The merger deal between Fifth Third Corp. and CNB Bancshares has once again focused attention on prospects for consolidation in the heartland.

"The area is still pretty fragmented," said Lana Chan, a banking analyst at CIBC Oppenheimer in New York. "I would not be surprised to see more action spark."

She and other analysts said National City Corp. and KeyCorp, both of Cleveland, Huntington Bancshares in Columbus, Ohio, and other larger companies may want to increase their presence by buying community banks.

Memphis-based Union Planters Corp., which picked up some branches in the area through divestitures by Bank One Corp., could be mulling expanding its presence further, Ms. Chan said.

Joseph C. Duwan, of Keefe, Bruyette & Woods Inc. in New York, said the price of the Fifth Third-CNB deal will attract attention.

Fifth Third agreed to pay a 40% premium over where shares of CNB were trading on Tuesday, a premium that "may be too hard to ignore by the community banks," Mr. Duwan said.

"It's got to make banks in that area wonder if they want to partner up," said Joseph A. Stieven, a banking analyst at Stifel Nicolaus in St. Louis. And some companies may try to get deals done before pooling of interest accounting is barred next year, he added.

With the alternative method, purchase accounting, the acquirer must deduct the price paid above book value from future earnings. "A real window is closing," Mr. Stieven said.

Though he said there are "fewer and fewer buyers out there," Mr. Stieven said smaller banking companies - such as Lakeland Financial Corp. of Warsaw, Ind.; Old National Bancorp in Chicago; and First Source Bancorp in South Bend, Ind. - may be prompted to jump into the merger game.

"The key is if you've got a good operating strategy that's fine," Mr. Stieven said. "If not, maybe you had better begin looking for a partner."

Daniel Cardenas, a banking analyst at Howe Barnes Investments in Chicago, said he "wouldn't be surprised" to see more mergers, but he noted that the region is "your typical community banking environment."

"It's very hands-on, high-touch, small branches where everyone knows you name," he said, arguing that a larger banking company coming into the area must be prepared to maintain a feeling of local control rather than force its own ways.

In other action, Silicon Valley Banchares was unchanged at $22.125, after a $2 gain on Tuesday on comments by Joe Morford, a banking analyst at First Security Van Kasper.

Silicon Valley ran into difficulties with its loan portfolio this year and has been taking steps to bring it around.

Because of growing confidence in a turnaround of asset quality at Silicon Valley Bancshares, Mr. Morford set a $25 price target for shares over the next 12 months.

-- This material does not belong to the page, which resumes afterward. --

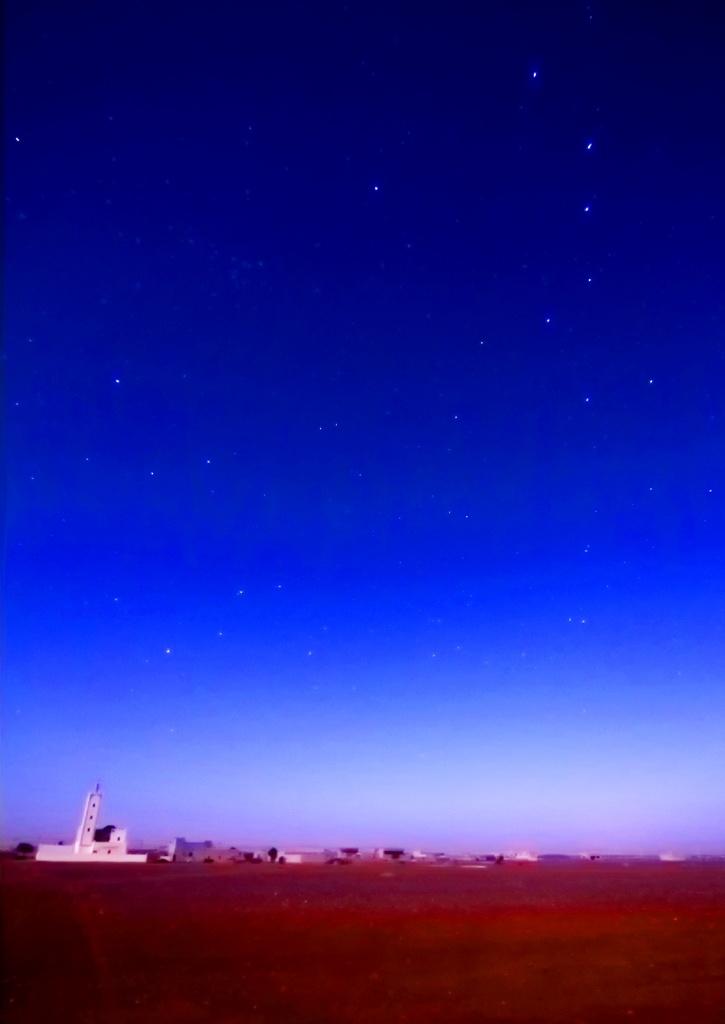 Il Leone tramonta sul tetto di questo minareto, in alto a destra anche il Grande Carro.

After a recent meeting with Silicon Valley management, Mr. Morford said he was "increasingly optimistic" that second-quarter results would show a stabilization of credit quality trends and probably some improvement in nonperforming asset levels.

He added that changes in the banking company's underwriting practices "encourage us to believe that the company is again headed in the right direction."